- Required task -
Reproduce every one of the records below verbatim, keeping each line unchanged and in its original order.

- Dataset excerpts -
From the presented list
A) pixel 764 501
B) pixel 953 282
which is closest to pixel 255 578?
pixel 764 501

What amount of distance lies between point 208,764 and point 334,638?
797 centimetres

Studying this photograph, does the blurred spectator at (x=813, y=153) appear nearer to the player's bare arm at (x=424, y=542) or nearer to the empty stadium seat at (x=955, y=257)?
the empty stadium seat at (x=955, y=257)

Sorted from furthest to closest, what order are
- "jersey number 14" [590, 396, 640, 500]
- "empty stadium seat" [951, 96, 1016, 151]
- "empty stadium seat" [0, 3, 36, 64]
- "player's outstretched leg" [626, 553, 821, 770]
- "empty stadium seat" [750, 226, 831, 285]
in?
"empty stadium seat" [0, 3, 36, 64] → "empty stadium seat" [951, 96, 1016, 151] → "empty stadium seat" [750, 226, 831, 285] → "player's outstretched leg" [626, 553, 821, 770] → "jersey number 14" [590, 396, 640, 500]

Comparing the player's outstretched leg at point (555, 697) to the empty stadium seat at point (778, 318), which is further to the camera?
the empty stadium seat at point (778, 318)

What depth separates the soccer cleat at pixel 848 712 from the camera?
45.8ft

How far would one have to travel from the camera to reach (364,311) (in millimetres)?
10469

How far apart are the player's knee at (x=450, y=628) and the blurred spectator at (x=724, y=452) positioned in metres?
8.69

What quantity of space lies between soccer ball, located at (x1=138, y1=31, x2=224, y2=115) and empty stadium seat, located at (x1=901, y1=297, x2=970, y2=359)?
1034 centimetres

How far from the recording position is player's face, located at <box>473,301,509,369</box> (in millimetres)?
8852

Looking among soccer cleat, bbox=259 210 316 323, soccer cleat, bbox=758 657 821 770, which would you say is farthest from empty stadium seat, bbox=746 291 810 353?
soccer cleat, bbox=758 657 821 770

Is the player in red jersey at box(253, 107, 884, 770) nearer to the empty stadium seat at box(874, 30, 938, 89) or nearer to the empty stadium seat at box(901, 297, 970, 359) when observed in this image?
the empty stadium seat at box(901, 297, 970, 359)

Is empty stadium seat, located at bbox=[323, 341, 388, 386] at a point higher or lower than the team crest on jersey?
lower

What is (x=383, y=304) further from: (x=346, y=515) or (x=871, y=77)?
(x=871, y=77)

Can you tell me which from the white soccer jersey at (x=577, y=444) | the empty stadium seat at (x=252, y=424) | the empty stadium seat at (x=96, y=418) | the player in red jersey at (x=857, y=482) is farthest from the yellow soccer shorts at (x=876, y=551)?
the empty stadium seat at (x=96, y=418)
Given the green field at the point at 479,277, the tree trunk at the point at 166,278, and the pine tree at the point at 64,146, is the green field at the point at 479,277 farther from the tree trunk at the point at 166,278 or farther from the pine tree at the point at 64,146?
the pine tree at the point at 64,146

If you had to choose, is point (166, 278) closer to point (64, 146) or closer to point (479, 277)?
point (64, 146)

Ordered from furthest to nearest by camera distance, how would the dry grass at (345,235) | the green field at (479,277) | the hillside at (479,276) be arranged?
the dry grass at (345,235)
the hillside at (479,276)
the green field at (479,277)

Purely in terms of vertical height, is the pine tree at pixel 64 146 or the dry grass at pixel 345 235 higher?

- Result for this exercise -
From the presented list
A) pixel 764 501
B) pixel 953 282
which is closest to pixel 255 578?
pixel 764 501

What amount of distance lies between point 208,764 and point 334,638?
797 centimetres

Studying this photograph, does the blurred spectator at (x=813, y=153) appear nearer to the player's bare arm at (x=424, y=542) or nearer to the empty stadium seat at (x=955, y=257)?
the empty stadium seat at (x=955, y=257)

Sorted from furthest to closest, what order are
- "jersey number 14" [590, 396, 640, 500]
- "empty stadium seat" [951, 96, 1016, 151]
- "empty stadium seat" [0, 3, 36, 64]
- "player's outstretched leg" [626, 553, 821, 770]
- "empty stadium seat" [750, 226, 831, 285]
in?
"empty stadium seat" [0, 3, 36, 64] → "empty stadium seat" [951, 96, 1016, 151] → "empty stadium seat" [750, 226, 831, 285] → "player's outstretched leg" [626, 553, 821, 770] → "jersey number 14" [590, 396, 640, 500]

Comparing the player's outstretched leg at point (555, 697) to the empty stadium seat at point (778, 318), which is further to the camera?
the empty stadium seat at point (778, 318)

What depth separates the soccer cleat at pixel 848 712 from the camera?
45.8ft

How far would one have to travel from the camera to reach (364,311) (in millimetres)?
10469

How far apart are the player's knee at (x=450, y=628) and the blurred spectator at (x=724, y=452) positioned in metres?
8.69

What quantity of space lies between soccer ball, located at (x1=138, y1=31, x2=224, y2=115) and empty stadium seat, located at (x1=901, y1=297, x2=970, y2=359)?
1034 centimetres

How far from the recording position is player's face, located at <box>473,301,509,369</box> (in millimetres)?
8852

Looking among soccer cleat, bbox=259 210 316 323, soccer cleat, bbox=758 657 821 770, which would you say is farthest from empty stadium seat, bbox=746 291 810 353?
soccer cleat, bbox=758 657 821 770

Is the player in red jersey at box(253, 107, 884, 770) nearer to the empty stadium seat at box(874, 30, 938, 89) or nearer to the empty stadium seat at box(901, 297, 970, 359) when observed in this image?
the empty stadium seat at box(901, 297, 970, 359)

Is empty stadium seat, located at bbox=[323, 341, 388, 386] at a point higher or lower than the team crest on jersey?
lower

What is (x=383, y=304) further from: (x=346, y=515) or (x=871, y=77)?
(x=871, y=77)

Can you tell me which from the white soccer jersey at (x=577, y=444) | the empty stadium seat at (x=252, y=424) | the empty stadium seat at (x=96, y=418) | the player in red jersey at (x=857, y=482) is farthest from the yellow soccer shorts at (x=876, y=551)?
the empty stadium seat at (x=96, y=418)
Given the green field at the point at 479,277, the tree trunk at the point at 166,278, and the pine tree at the point at 64,146, is the green field at the point at 479,277 farther from the tree trunk at the point at 166,278 or farther from the pine tree at the point at 64,146?
the pine tree at the point at 64,146

If you had to choose, is point (166, 278) closer to point (64, 146) or closer to point (479, 277)?
point (64, 146)

Ordered from furthest to nearest by camera distance, how would the dry grass at (345,235) | the green field at (479,277) | the hillside at (479,276) be arranged?
the dry grass at (345,235)
the hillside at (479,276)
the green field at (479,277)

Purely in terms of vertical height, is the pine tree at pixel 64 146 or the dry grass at pixel 345 235 higher?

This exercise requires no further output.